* _Exercise directions_:
How many lines in the data file below contain the string "instances"? Matching is case-sensitive; reply with the number only.

Excerpt from a data file

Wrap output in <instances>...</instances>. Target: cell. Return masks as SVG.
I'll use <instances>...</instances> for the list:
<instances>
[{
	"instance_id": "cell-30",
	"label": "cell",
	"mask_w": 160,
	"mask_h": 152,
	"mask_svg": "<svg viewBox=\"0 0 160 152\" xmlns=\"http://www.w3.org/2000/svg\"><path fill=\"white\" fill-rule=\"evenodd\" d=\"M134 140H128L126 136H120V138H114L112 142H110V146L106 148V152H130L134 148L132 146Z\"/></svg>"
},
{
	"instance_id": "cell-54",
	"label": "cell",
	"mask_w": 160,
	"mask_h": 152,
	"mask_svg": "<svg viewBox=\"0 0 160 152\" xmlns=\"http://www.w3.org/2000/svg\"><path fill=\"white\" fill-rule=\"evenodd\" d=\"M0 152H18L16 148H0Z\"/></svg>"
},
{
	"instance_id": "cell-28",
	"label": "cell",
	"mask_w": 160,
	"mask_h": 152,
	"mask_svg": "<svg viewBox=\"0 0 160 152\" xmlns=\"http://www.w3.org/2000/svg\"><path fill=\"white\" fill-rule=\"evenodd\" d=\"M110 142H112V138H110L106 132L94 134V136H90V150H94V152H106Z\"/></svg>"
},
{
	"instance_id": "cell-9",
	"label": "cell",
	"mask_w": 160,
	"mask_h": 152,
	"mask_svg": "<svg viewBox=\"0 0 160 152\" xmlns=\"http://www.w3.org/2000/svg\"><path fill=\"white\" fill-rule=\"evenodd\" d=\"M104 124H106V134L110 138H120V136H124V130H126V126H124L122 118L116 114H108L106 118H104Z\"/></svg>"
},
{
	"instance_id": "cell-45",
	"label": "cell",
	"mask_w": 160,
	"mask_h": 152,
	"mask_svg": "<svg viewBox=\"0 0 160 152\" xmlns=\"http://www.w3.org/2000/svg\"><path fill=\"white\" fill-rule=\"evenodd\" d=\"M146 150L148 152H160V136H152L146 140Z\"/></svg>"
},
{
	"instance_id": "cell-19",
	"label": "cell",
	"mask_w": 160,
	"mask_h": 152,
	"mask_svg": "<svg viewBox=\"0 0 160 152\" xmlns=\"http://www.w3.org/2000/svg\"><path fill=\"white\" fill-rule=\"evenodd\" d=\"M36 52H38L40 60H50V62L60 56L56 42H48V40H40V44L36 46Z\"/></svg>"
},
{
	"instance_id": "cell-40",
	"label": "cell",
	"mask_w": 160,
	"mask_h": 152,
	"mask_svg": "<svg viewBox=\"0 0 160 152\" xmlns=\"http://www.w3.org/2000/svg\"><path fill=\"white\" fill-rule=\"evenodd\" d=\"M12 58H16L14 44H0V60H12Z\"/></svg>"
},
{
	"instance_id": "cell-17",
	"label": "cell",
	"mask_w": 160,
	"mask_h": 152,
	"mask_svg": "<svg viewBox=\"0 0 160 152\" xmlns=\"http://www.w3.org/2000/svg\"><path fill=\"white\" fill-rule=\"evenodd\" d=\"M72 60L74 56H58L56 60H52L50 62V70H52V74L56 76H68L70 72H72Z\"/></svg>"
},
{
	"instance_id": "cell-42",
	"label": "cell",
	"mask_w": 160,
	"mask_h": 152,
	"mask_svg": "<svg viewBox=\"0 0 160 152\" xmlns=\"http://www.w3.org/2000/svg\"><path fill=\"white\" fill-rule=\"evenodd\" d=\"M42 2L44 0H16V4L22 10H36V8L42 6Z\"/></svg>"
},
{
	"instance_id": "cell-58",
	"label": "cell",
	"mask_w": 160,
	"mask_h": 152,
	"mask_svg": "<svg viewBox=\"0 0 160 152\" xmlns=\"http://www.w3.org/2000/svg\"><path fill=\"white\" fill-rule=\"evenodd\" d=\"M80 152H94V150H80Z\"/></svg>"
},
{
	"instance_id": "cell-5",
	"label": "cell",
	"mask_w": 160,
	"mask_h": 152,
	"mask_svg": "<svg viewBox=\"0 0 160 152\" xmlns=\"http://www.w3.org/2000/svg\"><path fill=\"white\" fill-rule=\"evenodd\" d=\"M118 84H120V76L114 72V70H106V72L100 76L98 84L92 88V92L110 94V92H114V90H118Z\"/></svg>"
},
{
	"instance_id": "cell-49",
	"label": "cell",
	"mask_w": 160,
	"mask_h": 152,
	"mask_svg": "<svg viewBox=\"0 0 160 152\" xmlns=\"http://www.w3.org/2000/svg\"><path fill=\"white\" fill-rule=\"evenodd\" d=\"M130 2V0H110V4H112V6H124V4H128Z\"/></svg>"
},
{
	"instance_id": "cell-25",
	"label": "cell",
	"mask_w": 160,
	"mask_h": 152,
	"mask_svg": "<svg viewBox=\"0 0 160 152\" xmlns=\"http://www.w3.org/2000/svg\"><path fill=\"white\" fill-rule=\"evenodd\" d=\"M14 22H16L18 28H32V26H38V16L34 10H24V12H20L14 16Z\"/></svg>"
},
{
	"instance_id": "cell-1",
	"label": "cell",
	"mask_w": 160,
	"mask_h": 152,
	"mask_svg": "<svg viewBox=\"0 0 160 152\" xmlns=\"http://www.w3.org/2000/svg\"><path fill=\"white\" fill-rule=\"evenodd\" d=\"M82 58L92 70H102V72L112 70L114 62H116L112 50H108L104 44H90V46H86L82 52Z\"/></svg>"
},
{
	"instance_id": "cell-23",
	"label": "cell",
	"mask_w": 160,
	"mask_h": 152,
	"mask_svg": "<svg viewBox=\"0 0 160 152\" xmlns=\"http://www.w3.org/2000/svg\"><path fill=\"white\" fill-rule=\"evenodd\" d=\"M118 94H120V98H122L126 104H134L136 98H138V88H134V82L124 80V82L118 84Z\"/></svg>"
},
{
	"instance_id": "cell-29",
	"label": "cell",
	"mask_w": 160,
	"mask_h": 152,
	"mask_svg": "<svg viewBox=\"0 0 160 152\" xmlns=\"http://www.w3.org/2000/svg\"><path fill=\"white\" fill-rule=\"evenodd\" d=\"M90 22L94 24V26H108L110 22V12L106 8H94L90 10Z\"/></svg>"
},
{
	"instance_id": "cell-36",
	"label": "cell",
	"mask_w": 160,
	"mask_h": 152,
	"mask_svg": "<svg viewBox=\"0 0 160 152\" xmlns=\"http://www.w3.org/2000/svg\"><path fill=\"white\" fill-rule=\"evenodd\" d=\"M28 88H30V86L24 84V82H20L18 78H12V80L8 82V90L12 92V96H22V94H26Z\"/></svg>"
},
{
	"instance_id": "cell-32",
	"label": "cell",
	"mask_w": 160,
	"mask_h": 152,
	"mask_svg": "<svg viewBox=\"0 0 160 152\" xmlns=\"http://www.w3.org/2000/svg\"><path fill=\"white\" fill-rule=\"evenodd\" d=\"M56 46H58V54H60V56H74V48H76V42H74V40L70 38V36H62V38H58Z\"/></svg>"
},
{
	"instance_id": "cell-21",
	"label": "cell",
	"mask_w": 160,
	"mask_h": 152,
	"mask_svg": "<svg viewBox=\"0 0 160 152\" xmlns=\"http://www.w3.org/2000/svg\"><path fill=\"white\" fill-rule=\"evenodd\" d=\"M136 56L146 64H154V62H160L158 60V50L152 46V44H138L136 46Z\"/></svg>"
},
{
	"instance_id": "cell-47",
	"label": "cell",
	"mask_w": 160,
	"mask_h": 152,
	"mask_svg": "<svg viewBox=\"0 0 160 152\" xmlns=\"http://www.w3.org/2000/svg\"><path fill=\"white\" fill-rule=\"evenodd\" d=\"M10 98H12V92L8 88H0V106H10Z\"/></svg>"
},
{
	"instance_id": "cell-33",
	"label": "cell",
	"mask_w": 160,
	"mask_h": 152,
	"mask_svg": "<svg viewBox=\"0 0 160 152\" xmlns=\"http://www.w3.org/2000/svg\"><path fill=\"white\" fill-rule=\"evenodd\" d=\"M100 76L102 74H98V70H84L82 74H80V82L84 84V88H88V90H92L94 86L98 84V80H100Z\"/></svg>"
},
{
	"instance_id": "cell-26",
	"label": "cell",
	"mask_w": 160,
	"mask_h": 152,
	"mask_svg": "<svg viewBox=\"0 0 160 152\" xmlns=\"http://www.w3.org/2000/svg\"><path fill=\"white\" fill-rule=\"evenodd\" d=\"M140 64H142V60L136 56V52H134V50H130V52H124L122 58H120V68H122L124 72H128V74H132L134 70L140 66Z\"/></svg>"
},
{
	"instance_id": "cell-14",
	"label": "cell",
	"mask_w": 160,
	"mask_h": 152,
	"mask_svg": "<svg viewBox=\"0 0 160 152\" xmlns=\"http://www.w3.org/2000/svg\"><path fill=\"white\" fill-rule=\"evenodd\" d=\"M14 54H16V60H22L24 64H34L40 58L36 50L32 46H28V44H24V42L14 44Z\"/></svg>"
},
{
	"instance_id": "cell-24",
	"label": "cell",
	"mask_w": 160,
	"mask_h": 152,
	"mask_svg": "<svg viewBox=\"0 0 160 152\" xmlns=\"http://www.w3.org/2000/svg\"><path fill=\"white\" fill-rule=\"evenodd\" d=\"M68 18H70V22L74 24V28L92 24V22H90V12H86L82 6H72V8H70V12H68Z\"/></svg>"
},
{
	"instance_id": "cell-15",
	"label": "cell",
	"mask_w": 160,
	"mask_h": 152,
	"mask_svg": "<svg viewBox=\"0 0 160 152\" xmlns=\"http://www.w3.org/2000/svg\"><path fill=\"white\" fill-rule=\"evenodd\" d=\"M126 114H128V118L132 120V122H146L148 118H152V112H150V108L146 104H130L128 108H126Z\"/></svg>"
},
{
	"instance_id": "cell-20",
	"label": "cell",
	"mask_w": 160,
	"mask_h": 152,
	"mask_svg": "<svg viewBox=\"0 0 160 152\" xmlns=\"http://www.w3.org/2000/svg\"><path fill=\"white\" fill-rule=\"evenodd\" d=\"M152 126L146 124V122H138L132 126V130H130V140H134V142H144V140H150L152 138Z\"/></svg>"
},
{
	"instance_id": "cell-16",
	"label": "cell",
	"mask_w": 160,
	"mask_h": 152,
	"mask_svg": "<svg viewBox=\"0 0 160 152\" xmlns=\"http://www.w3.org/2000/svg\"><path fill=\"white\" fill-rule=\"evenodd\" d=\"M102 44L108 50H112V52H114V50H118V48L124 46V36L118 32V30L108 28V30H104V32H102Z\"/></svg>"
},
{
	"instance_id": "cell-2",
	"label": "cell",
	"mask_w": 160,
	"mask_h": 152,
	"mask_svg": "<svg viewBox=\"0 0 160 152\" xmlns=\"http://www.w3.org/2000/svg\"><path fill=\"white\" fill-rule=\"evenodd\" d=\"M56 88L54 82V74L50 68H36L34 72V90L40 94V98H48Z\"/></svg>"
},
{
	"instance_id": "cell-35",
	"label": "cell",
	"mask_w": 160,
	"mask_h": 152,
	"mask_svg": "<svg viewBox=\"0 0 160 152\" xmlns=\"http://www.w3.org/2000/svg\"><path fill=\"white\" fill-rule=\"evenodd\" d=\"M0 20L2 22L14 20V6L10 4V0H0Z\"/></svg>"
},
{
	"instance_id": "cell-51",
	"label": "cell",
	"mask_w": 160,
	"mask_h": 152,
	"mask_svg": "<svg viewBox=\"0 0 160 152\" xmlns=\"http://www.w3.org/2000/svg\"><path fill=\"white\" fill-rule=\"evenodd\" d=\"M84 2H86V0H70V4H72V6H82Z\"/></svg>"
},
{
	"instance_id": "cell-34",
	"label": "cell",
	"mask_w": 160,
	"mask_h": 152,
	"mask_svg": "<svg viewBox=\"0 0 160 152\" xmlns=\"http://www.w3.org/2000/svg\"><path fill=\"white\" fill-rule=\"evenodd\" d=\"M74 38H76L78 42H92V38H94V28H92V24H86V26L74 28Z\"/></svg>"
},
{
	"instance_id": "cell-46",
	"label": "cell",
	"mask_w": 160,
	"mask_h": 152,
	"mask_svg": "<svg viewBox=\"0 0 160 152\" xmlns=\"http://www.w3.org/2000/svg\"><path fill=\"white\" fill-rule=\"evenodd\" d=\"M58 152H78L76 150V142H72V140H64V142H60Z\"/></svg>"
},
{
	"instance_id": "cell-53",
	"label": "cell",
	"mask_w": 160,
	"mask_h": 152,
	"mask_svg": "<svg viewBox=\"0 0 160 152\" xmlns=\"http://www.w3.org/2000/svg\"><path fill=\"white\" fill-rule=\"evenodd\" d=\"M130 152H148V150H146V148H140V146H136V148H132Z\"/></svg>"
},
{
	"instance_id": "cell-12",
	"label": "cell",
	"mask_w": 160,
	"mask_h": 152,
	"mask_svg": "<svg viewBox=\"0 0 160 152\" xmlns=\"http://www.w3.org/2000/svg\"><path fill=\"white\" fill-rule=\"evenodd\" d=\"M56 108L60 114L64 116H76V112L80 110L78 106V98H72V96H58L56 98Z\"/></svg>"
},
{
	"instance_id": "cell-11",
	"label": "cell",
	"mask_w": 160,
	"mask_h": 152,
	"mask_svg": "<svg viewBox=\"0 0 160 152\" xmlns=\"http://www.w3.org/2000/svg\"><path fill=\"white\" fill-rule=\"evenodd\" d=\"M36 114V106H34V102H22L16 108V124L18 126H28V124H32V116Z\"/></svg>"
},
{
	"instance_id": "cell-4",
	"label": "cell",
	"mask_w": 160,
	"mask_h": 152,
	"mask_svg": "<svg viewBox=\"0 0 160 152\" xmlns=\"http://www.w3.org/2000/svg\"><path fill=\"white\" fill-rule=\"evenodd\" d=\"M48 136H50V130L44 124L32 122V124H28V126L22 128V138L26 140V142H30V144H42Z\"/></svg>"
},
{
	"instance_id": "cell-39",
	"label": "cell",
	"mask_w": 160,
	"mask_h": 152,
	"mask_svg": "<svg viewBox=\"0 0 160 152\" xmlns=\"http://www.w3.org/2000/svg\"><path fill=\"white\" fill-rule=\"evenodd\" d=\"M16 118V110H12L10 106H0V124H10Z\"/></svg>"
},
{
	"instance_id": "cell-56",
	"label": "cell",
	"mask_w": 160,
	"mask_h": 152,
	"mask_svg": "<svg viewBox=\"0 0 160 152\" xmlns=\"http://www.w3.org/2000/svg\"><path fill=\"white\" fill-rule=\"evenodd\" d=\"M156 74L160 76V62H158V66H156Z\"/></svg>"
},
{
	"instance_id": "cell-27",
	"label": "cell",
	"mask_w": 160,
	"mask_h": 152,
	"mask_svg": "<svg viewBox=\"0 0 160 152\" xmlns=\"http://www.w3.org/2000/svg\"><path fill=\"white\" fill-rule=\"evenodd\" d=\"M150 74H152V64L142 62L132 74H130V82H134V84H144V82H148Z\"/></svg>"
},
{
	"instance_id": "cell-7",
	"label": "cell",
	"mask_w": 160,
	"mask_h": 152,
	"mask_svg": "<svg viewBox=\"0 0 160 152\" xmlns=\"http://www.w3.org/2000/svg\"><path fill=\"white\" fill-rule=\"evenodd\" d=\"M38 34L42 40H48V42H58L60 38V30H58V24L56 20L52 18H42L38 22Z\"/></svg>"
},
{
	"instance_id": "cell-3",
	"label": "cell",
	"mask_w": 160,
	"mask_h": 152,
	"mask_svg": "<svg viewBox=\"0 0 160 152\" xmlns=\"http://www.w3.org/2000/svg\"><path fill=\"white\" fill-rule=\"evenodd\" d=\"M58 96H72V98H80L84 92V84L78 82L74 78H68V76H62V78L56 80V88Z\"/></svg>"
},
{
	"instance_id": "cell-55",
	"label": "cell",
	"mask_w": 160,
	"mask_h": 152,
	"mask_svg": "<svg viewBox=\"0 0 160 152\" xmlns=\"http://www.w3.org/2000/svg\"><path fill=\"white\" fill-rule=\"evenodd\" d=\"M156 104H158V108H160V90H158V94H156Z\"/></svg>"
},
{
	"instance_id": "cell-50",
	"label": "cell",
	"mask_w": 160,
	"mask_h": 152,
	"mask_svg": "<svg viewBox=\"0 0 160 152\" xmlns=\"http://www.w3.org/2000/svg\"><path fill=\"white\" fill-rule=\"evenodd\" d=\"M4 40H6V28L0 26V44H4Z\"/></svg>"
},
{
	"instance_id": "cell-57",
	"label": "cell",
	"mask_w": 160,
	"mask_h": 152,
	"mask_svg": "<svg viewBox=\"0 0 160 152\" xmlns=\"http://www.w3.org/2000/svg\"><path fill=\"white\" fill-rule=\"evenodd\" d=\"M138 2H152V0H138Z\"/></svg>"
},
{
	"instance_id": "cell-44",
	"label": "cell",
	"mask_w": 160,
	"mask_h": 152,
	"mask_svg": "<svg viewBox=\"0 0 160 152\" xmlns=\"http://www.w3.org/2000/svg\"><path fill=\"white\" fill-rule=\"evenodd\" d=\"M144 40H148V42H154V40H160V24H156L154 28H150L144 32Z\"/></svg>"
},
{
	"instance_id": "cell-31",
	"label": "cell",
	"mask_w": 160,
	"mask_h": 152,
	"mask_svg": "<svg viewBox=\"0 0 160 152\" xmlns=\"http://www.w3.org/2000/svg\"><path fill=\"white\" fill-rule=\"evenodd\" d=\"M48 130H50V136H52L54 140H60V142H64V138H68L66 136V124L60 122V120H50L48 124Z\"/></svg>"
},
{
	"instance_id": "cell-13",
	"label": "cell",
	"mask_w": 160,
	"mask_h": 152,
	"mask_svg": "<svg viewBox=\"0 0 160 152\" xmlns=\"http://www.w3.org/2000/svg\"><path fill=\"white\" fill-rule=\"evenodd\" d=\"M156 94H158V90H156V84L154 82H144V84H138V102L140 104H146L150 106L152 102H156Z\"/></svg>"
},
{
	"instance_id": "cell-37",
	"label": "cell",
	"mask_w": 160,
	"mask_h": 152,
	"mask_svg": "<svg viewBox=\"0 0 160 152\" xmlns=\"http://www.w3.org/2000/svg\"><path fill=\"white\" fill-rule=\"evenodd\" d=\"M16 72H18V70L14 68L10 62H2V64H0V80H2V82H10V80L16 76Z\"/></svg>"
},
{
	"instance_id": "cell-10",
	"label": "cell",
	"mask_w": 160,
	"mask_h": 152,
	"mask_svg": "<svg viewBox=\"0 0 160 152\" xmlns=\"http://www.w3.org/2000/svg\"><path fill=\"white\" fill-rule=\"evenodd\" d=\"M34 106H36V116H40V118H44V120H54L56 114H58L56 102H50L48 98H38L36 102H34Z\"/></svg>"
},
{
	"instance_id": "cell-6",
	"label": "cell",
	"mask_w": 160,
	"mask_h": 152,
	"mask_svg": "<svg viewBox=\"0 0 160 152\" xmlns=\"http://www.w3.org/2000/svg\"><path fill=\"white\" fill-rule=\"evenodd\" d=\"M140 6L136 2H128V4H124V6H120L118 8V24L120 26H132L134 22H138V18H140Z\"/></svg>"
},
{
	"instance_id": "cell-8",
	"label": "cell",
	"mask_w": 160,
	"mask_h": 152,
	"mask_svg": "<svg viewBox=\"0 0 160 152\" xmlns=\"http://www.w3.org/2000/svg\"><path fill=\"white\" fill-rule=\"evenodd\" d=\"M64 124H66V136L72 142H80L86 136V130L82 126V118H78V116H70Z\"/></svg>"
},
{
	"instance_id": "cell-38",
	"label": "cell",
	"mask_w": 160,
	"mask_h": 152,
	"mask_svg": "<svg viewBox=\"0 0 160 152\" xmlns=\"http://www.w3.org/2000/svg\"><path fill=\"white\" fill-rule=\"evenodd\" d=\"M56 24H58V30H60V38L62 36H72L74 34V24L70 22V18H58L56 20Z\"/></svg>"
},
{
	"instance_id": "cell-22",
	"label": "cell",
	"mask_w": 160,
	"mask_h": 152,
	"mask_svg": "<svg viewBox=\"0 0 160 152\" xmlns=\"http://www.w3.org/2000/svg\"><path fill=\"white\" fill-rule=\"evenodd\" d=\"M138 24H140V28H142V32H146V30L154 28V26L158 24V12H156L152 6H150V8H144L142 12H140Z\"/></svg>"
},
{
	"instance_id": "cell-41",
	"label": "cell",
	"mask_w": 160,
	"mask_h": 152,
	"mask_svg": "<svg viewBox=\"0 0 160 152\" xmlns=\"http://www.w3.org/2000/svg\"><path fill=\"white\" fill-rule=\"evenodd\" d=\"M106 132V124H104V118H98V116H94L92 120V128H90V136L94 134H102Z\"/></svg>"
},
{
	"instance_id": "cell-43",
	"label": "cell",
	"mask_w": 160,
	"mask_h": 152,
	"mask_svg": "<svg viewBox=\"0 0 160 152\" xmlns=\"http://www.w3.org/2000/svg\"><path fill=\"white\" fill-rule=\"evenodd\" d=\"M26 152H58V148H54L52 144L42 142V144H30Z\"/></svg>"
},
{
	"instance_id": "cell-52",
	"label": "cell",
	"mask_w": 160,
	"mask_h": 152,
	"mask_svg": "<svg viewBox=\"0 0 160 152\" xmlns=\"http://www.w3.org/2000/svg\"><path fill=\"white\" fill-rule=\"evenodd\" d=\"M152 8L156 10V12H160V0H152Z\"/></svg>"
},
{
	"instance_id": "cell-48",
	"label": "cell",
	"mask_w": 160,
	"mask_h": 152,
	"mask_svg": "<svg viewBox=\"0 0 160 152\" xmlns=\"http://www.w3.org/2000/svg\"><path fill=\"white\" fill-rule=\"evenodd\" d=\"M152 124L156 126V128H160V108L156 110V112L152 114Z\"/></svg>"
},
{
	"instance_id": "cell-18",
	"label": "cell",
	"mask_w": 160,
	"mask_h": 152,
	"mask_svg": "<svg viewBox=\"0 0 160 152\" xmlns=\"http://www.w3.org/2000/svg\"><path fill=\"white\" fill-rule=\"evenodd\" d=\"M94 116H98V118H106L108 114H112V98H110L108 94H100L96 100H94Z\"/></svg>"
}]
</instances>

* _Response to this exercise_:
4